### Problem description
Present every line of the rows below as a Markdown table with the columns Num and Content, numbering the lines in order and skipping blank lines. Omit the pictures from your answer.

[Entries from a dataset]
----------------------------------------

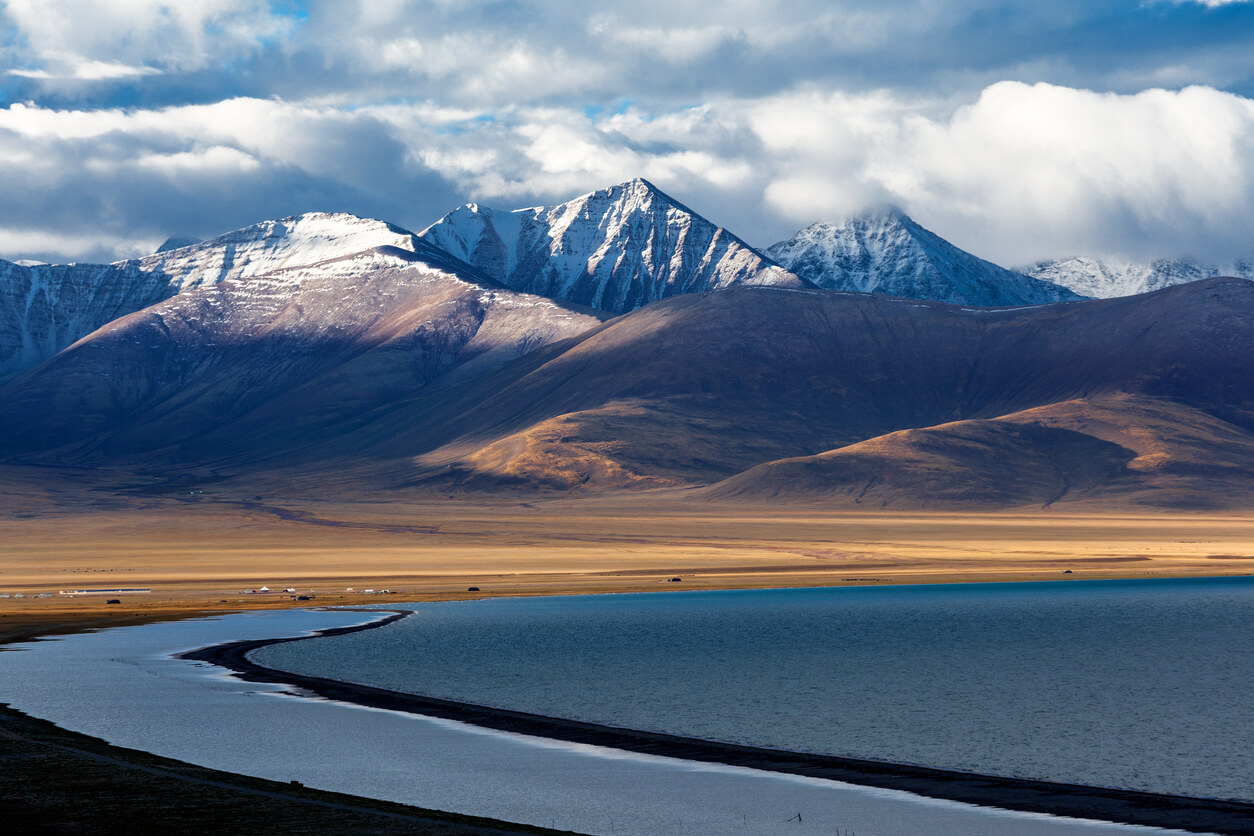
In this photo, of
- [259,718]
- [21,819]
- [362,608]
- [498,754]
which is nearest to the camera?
[21,819]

----------------------------------------

### Solved exercise
| Num | Content |
|---|---|
| 1 | In this photo, of |
| 2 | - [259,718] |
| 3 | - [21,819] |
| 4 | - [362,608] |
| 5 | - [498,754] |
| 6 | which is nearest to the camera? |
| 7 | [21,819] |